DLT (Russian:ДЛТ: Дом ленинградской торговли — Dom Leningradskoy Torgovli, "Leningrad Trade House") is a department store in Saint Petersburg, Russia, which reopened in 2012, after a major renovation, as a branch of the TsUM chain. DLT is located on Bolshaya Konyushennaya street 21-23 just north of Nevsky Prospekt.

==History==
The land upon which DLT stands was originally developed in the 18th century and belonged to Artemy Volynsky, a major statesman Peter the Great's era. The Volynsky house occupied No. 21 and a small hotel, the "Volkovskie Nomera", occupied No. 23.

The present structure was purpose-built as a retail store for the officers of the garrison guard. At the time, officers were paid a high salary and were expected to live a lavish lifestyle. Along these lines, the officers' cooperative felt it appropriate that their store should be no less luxurious than the most fashionable Parisian department stores. An architectural competition was held, presided over by famed Austrian architect Otto Wagner, and the German firm Wayss & Freytag was selected to lead the construction. The first phase of the store opened in 1908 as the Dom Gvardeyskava ekonomicheskava obshchestva (Дом Гвардейскаго экономическаго общества), i.e. the "House of the (Garrison) Guard Economic Society", but acquired the nickname Gvardeyskaya Ekonomka (Гвардейская экономка), or "Guards' Discount Shop" due to the discounted prices. In 1912-1913 the second phase was opened.
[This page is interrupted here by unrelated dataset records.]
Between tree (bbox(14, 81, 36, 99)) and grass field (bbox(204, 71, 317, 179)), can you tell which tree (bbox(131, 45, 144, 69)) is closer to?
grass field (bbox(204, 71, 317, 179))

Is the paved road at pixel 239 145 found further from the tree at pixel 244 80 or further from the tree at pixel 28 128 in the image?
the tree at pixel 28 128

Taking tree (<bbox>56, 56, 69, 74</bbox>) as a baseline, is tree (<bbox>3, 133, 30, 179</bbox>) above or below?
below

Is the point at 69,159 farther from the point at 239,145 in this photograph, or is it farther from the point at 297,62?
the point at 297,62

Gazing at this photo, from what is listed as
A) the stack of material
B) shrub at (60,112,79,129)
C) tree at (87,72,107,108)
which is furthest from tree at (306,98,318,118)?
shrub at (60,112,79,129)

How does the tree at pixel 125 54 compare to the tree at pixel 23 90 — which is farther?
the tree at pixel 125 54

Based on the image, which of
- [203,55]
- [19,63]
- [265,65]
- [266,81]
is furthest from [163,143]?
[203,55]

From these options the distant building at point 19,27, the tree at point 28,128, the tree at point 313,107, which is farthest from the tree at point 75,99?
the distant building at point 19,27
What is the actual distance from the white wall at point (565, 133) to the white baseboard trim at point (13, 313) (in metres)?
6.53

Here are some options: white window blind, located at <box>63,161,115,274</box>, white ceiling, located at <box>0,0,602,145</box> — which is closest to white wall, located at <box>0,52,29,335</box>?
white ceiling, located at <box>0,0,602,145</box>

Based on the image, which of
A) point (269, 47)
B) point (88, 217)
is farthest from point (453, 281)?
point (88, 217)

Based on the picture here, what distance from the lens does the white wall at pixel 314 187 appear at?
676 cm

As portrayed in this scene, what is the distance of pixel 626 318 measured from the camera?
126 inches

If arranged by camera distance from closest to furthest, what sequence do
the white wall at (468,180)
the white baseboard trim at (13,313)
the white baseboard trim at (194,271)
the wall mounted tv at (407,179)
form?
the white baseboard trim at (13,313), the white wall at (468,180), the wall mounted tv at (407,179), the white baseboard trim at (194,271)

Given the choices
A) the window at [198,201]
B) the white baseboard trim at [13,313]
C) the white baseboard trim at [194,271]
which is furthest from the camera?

In 1918 after the revolution, the store was reorganized into offices and the "First State Department Store" (Первый государственный универсальный магазин) . In 1927 this was transformed again into the "House of the Leningrad cooperation LSPO (Leningrad Council of Consumer Societies)" (Дом ленинградской кооперации ЛСПО (Ленинградского совета потребительских обществ)) although often it was called LSD .In the 1930s, it became the "Torgsin" department store, and in 1935 it acquired its present name.

In 2005 the state auctioned off rights to the building to the Mercury company, the leader of the Russian retail market for the sale of luxury goods. From 2005-2012 it underwent renovations in order to open as a branch of TsUm. The retail area was expanded from 9,000 to 18,000 m^{2} by adding two more floors. The store reopened in September 2012.